- Records to process

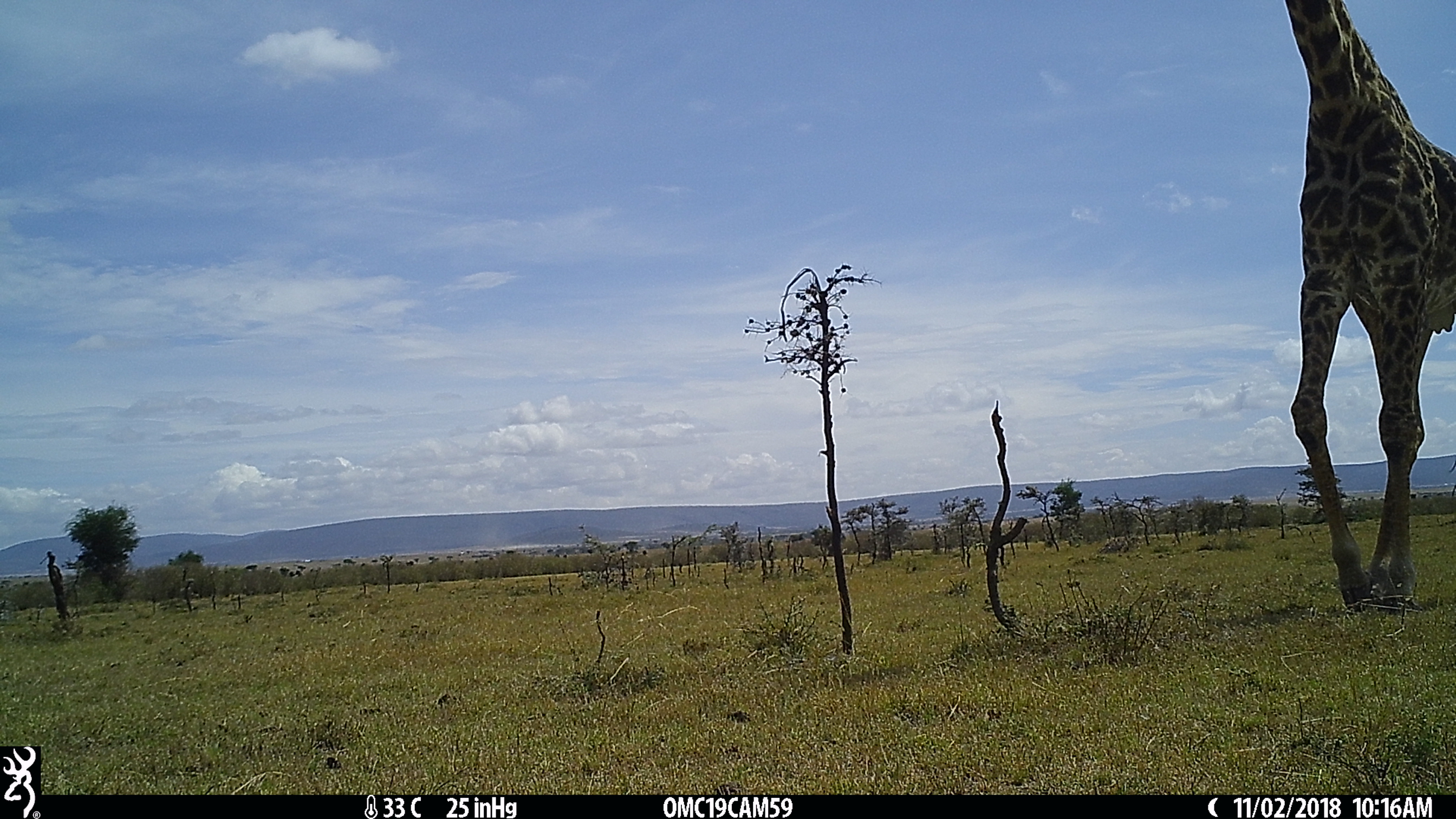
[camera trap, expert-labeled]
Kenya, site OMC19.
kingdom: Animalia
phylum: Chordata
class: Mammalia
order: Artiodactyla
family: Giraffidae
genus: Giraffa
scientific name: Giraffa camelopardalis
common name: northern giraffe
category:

- What you are asked to do
A word-for-word copy of the listing is needed, with no pictures in it.

- Output of the exercise
[camera trap, expert-labeled]
Kenya, site OMC19.
kingdom: Animalia
phylum: Chordata
class: Mammalia
order: Artiodactyla
family: Giraffidae
genus: Giraffa
scientific name: Giraffa camelopardalis
common name: northern giraffe
category:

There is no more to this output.